__WHAT THE TASK REQUIRES__
Rewrite the listing lines starting at the one containing "How far is [277,302]" and ending with the last line of the listing, changing "farther" to "further" and leaving everything else the same. Give only those lines.

__INFORMATION PROVIDED__
--------------------------------
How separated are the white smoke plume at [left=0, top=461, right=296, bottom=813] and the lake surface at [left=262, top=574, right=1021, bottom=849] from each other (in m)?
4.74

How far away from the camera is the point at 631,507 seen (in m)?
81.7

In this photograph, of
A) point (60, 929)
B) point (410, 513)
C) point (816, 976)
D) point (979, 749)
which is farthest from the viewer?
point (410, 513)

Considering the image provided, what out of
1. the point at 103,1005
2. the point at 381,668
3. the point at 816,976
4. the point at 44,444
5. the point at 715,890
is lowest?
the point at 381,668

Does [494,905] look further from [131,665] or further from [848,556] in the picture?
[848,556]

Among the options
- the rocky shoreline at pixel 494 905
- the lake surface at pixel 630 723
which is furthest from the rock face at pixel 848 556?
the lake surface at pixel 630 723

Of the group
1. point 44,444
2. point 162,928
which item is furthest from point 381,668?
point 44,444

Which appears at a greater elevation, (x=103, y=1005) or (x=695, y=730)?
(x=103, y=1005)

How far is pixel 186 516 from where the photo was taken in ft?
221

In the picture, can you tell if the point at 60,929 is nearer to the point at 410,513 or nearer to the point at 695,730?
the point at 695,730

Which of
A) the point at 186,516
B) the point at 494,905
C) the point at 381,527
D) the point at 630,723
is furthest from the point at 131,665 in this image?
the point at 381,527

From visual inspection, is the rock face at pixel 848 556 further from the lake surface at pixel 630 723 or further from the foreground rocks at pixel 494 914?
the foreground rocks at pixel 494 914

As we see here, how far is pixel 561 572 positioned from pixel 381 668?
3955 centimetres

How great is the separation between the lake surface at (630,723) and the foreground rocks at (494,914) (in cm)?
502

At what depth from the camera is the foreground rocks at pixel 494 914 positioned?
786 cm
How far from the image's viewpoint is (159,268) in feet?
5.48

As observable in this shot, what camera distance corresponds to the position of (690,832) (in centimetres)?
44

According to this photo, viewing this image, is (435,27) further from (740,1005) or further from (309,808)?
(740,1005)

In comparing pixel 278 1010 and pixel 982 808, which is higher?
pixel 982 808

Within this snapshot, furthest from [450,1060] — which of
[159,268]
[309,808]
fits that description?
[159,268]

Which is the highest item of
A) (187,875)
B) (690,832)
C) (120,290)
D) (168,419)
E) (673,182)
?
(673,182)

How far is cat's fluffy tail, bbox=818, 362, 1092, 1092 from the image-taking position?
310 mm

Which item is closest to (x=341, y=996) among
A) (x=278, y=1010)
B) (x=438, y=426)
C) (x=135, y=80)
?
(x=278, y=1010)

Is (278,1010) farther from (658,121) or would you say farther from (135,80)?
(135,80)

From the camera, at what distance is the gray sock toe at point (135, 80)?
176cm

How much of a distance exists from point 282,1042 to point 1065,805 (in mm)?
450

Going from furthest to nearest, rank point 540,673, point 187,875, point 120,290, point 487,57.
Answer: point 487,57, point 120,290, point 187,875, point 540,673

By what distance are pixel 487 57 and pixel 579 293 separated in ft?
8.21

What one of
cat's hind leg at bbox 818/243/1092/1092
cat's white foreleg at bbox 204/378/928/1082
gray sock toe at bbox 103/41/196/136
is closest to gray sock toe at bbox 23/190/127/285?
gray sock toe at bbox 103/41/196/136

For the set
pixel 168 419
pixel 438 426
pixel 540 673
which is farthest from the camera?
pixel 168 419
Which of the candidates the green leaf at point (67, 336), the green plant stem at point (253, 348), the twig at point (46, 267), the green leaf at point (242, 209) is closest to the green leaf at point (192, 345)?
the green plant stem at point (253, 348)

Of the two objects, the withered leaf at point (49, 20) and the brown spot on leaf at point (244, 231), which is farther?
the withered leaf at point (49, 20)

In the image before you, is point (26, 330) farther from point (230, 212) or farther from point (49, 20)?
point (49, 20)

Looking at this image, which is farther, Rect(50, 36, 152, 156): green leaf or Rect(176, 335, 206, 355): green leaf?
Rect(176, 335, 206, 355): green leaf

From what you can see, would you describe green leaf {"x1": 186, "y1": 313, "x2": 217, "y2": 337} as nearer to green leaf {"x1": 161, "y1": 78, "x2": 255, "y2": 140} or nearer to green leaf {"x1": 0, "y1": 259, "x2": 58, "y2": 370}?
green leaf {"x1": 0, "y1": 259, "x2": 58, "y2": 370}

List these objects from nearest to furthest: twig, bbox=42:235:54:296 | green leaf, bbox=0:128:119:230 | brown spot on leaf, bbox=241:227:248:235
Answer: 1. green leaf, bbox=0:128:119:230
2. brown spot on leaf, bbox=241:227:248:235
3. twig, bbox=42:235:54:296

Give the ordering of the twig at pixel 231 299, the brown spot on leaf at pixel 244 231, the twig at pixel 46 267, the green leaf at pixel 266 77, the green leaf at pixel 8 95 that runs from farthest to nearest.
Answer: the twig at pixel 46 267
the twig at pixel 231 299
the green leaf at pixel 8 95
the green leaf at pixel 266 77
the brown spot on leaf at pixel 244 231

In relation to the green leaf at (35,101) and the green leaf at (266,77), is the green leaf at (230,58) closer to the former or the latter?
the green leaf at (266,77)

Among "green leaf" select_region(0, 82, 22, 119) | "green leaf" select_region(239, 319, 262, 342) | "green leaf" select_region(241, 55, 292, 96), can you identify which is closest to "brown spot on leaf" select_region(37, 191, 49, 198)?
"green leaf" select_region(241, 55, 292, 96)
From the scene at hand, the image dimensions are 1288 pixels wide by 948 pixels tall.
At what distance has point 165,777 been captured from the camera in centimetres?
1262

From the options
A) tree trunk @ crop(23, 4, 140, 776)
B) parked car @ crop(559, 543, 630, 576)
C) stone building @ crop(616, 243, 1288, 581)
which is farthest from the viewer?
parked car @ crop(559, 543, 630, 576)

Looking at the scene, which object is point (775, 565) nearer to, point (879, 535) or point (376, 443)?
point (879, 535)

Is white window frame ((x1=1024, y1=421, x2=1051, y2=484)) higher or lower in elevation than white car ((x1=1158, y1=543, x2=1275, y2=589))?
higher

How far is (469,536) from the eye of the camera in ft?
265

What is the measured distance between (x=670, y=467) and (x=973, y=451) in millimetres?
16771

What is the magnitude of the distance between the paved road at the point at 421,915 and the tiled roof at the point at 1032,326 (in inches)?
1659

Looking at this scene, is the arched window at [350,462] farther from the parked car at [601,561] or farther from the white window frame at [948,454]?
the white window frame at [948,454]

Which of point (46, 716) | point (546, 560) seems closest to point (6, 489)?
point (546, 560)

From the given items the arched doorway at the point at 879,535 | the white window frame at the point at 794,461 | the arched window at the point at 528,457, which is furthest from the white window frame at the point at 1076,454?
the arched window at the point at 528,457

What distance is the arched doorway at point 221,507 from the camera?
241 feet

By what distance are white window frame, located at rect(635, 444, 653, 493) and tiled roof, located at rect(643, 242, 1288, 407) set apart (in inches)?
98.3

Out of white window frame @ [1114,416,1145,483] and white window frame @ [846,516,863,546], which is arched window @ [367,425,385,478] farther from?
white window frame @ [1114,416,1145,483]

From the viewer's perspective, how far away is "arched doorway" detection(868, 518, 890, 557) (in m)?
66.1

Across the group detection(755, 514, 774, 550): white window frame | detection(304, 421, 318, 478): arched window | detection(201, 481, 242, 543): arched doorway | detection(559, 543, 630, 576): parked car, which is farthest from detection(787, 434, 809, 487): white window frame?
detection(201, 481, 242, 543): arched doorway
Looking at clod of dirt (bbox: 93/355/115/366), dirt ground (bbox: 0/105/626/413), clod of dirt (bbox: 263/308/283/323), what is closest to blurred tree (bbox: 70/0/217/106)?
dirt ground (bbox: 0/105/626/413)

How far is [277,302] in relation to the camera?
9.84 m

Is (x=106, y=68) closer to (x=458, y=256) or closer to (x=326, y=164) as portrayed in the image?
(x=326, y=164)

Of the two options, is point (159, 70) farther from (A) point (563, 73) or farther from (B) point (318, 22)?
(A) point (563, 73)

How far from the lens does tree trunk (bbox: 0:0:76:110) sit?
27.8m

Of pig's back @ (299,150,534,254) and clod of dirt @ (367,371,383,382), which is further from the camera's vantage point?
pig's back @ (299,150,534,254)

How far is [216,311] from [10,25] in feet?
--------------------------------
__SOLUTION TO THIS EXERCISE__
How far is [277,302] in relation to the camera?
9.84 m

Is (x=106, y=68) closer to (x=458, y=256) or closer to (x=326, y=164) as portrayed in the image?
(x=326, y=164)

Of the two options, is point (159, 70) further from (A) point (563, 73) or further from (B) point (318, 22)?
(A) point (563, 73)

How far from the lens does tree trunk (bbox: 0:0:76:110) sit?
27.8m

Of pig's back @ (299,150,534,254) and clod of dirt @ (367,371,383,382), which is further from the camera's vantage point?
pig's back @ (299,150,534,254)

How far is [216,311] from [10,25] in feet?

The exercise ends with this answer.